## Work to do
A: Answer these questions from the CockroachDB datastore page:
(i) What must be enabled in CockroachDB for SpiceDB's Watch API to work?
(ii) What is used for the SQL driver and connection pooling?
(iii) What mantra is given for CockroachDB?
B: Reproduce the CockroachDB datastore page from "Developer Notes" up to and including "Alembic (opens in a new tab)".

-- Start Text to read --

CockroachDB

Usage Notes

⚠️

SpiceDB's Watch API requires CockroachDB's Experimental Changefeed (opens in a new tab) to be enabled.

Recommended for multi-region deployments, with configurable region awareness
Enables horizontal scalability by adding more SpiceDB and CockroachDB instances
Resiliency to individual CockroachDB instance failures
Query and data balanced across the CockroachDB
Setup and operational complexity of running CockroachDB

Developer Notes

Code can be found here (opens in a new tab)
Documentation can be found here (opens in a new tab)
Implemented using pgx (opens in a new tab) for a SQL driver and connection pooling
Has a native changefeed
Stores migration revisions using the same strategy as Alembic (opens in a new tab)

Configuration

Required Parameters

Parameter	Description	Example
`datastore-engine`	the datastore engine	`--datastore-engine=cockroachdb`
`datastore-conn-uri`	connection string used to connect to CRDB	`--datastore-conn-uri="postgres://user:password@localhost:26257/spicedb?sslmode=disable"`

Optional Parameters

Parameter	Description	Example
`datastore-max-tx-retries`	Maximum number of times to retry a query before raising an error	`--datastore-max-tx-retries=50`
`datastore-tx-overlap-strategy`	The overlap strategy to prevent New Enemy on CRDB (see below)	`--datastore-tx-overlap-strategy=static`
`datastore-tx-overlap-key`	The key to use for the overlap strategy (see below)	`--datastore-tx-overlap-key="foo"`
`datastore-conn-pool-read-max-idletime`	Maximum amount of time a connection can idle in a remote datastore's connection pool (default 30m0s)	`--datastore-conn-pool-read-max-idletime=30m0s`
`datastore-conn-pool-read-max-lifetime`	Maximum amount of time a connection can live in a remote datastore's connection pool (default 30m0s)	`--datastore-conn-pool-read-max-lifetime=30m0s`
`datastore-conn-pool-read-max-lifetime-jitter`	Waits rand(0, jitter) after a connection is open for max lifetime to actually close the connection	`--datastore-conn-pool-read-max-lifetime-jitter=6m`
`datastore-conn-pool-read-max-open`	Number of concurrent connections open in a remote datastore's connection pool (default 20)	`--datastore-conn-pool-read-max-open=20`
`datastore-conn-pool-read-min-open`	Number of minimum concurrent connections open in a remote datastore's connection pool (default 20)	`--datastore-conn-pool-read-min-open=20`
`datastore-conn-pool-write-healthcheck-interval`	Amount of time between connection health checks in a remote datastore's connection pool (default 30s)	`--datastore-conn-pool-write-healthcheck-interval=30s`
`datastore-conn-pool-write-max-idletime`	Maximum amount of time a connection can idle in a remote datastore's connection pool (default 30m0s)	`--datastore-conn-pool-write-max-idletime=30m0s`
`datastore-conn-pool-write-max-lifetime`	Maximum amount of time a connection can live in a remote datastore's connection pool (default 30m0s)	`--datastore-conn-pool-write-max-lifetime=30m0s`
`datastore-conn-pool-write-max-lifetime-jitter`	Waits rand(0, jitter) after a connection is open for max lifetime to actually close the connection	`--datastore-conn-pool-write-max-lifetime-jitter=6m`
`datastore-conn-pool-write-max-open`	Number of concurrent connections open in a remote datastore's connection pool (default 10)	`--datastore-conn-pool-write-max-open=10`
`datastore-conn-pool-write-min-open`	Number of minimum concurrent connections open in a remote datastore's connection pool (default 10)	`--datastore-conn-pool-write-min-open=10`
`datastore-query-split-size`	The (estimated) query size at which to split a query into multiple queries	`--datastore-query-split-size=5kb`
`datastore-gc-window`	Sets the window outside of which overwritten relationships are no longer accessible	`--datastore-gc-window=1s`
`datastore-revision-fuzzing-duration`	Sets a fuzzing window on all zookies/zedtokens	`--datastore-revision-fuzzing-duration=50ms`
`datastore-readonly`	Places the datastore into readonly mode	`--datastore-readonly=true`
`datastore-follower-read-delay-duration`	Amount of time to subtract from non-sync revision timestamps to ensure follower reads	`--datastore-follower-read-delay-duration=4.8s`
`datastore-relationship-integrity-enabled`	Enables relationship integrity checks, only supported on CRDB	`--datastore-relationship-integrity-enabled=false`
`datastore-relationship-integrity-current-key-id`	Current key id for relationship integrity checks	`--datastore-relationship-integrity-current-key-id="foo"`
`datastore-relationship-integrity-current-key-filename`	Current key filename for relationship integrity checks	`--datastore-relationship-integrity-current-key-filename="foo"`
`datastore-relationship-integrity-expired-keys`	Config for expired keys for relationship integrity checks	`--datastore-relationship-integrity-expired-keys="foo"`

Understanding the New Enemy Problem with CockroachDB

CockroachDB is a Spanner-like datastore supporting global, immediate consistency, with the mantra "no stale reads." The CockroachDB implementation should be used when your SpiceDB service runs in multiple geographic regions, and Google's Cloud Spanner is unavailable (e.g. AWS, Azure, bare metal.)

-- End Text to read --
-- Start Records --

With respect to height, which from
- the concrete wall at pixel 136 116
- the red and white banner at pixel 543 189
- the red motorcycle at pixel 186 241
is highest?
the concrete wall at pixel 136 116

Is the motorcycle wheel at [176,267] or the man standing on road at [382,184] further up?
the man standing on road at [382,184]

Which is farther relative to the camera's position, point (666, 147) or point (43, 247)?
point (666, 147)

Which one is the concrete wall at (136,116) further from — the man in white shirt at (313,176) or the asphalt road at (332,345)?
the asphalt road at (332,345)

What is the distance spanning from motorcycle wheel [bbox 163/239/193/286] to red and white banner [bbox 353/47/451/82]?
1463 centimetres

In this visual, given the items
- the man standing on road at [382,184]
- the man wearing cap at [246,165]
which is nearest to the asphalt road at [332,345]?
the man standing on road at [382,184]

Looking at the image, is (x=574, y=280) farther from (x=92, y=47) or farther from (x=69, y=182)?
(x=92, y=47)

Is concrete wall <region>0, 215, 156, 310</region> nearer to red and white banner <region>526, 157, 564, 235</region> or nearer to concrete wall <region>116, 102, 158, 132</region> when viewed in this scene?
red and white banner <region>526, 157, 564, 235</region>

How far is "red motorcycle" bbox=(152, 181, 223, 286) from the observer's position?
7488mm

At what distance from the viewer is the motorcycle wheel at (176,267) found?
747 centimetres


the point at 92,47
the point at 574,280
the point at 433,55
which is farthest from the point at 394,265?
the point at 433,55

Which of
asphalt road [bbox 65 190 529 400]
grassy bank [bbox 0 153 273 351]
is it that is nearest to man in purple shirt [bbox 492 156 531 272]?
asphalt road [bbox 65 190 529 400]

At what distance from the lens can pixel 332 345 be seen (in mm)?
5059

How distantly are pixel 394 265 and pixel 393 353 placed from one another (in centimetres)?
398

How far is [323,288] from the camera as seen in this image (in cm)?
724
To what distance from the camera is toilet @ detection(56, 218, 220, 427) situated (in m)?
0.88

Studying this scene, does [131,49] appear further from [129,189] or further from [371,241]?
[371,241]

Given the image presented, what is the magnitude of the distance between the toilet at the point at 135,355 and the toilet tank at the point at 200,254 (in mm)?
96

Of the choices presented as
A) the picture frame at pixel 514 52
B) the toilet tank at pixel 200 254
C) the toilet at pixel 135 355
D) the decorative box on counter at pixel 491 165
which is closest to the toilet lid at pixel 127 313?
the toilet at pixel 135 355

-- End Records --

## Responses for each task
A:
(i) CockroachDB's Experimental Changefeed
(ii) pgx
(iii) "no stale reads."

B:
Developer Notes

Code can be found here (opens in a new tab)
Documentation can be found here (opens in a new tab)
Implemented using pgx (opens in a new tab) for a SQL driver and connection pooling
Has a native changefeed
Stores migration revisions using the same strategy as Alembic (opens in a new tab)